NEWS

Bailout review delay could stretch for months

Bailout review delay could stretch for months

After last week’s roller-coaster ride, which saw an escalation in tensions between the government and international creditors over a unilateral decision by Athens to grant a one-off Christmas supplement to low-income pensioners and Berlin’s snub to Prime Minister Alexis Tsipras’s plea to intervene in the kerfuffle, Greece is now faced with the ominous prospect of further delays – possibly months – in the wrap-up of the second review of its third bailout.

Sources describe such delays in the negotiations as the “worst possible scenario,” which could undermine the economy’s recovery and essentially pull the rug from under the leftist-led government’s narrative, which envisioned a fast completion of the review in order to start talks on longer-term debt relief and gain access to the European Central Bank’s quantitative easing mechanism.

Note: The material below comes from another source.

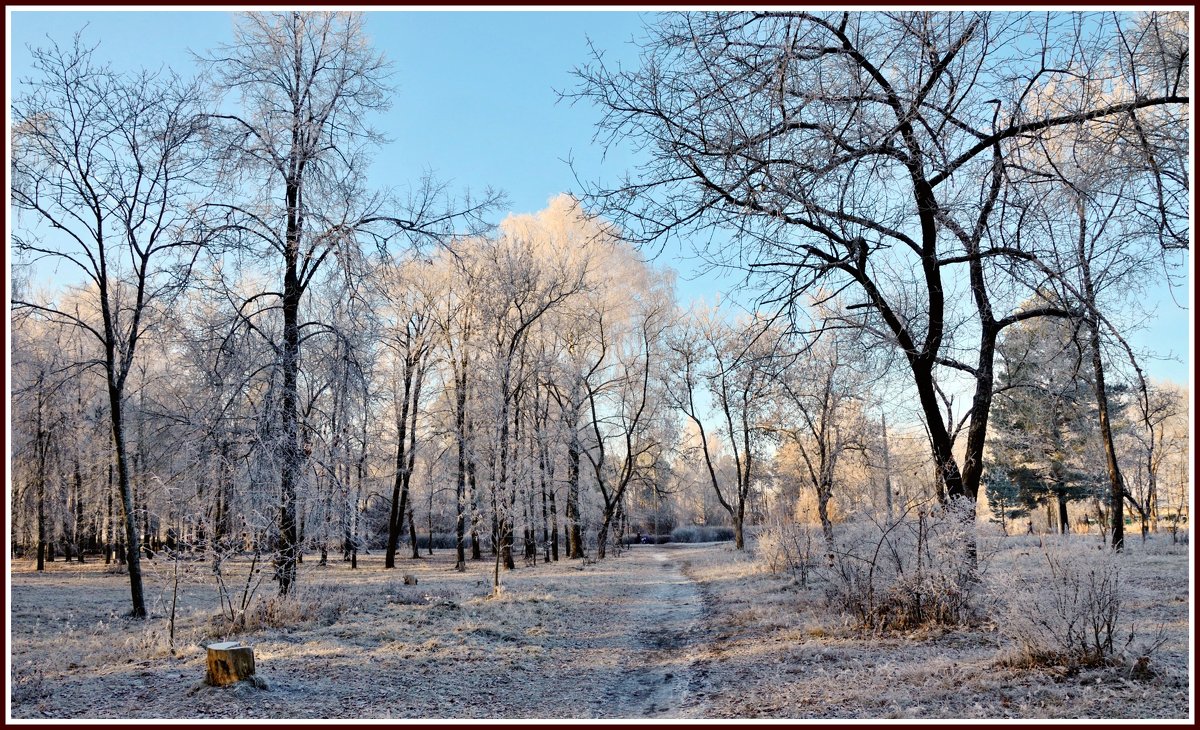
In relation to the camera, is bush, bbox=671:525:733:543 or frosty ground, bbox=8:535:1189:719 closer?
frosty ground, bbox=8:535:1189:719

Given the long-drawn-out and acrimonious negotiations for the country’s third bailout in 2015, which brought Greece to the brink of an exit from the eurozone, the urgency of the situation is now weighing heavily on the SYRIZA-led coalition, whose approval ratings have plummeted in recent opinion polls.

However, the government’s most immediate priority is to deal with the European Stability Mechanism’s freeze on the package of short-term debt relief measures that was decided by the Eurogroup earlier in the month in response to the Christmas bonus for pensioners, as well as the suspension of value-added tax hikes on the islands of the eastern Aegean.

The longer this issue is not resolved the more credence will be given to speculation the government could seek early elections as a way out of the impasse.

Government officials are now awaiting the outcome of Tuesday’s Euro Working Group to assess the intentions of its eurozone partners regarding the fate of the short-term debt relief measures.

But regardless of this outcome, government sources insist that a bonus will given to pensioners on December 22 as announced.

Meanwhile, the debate over whether the International Monetary Fund will participate in the Greek bailout program has taken a new twist since Donald Trump’s election victory in November as it is not clear what the president-elect’s stance will be with regard to the Washington-based Fund and its involvement with Greece.

According to sources, Athens could possibly welcome a scenario whereby the conclusion of the review will be achieved with a suspension of the IMF’s participation, as was the case in June 2015.

“It’s not the best thing not to have a complete solution, but it would overcome the impasse,” a senior government aide said.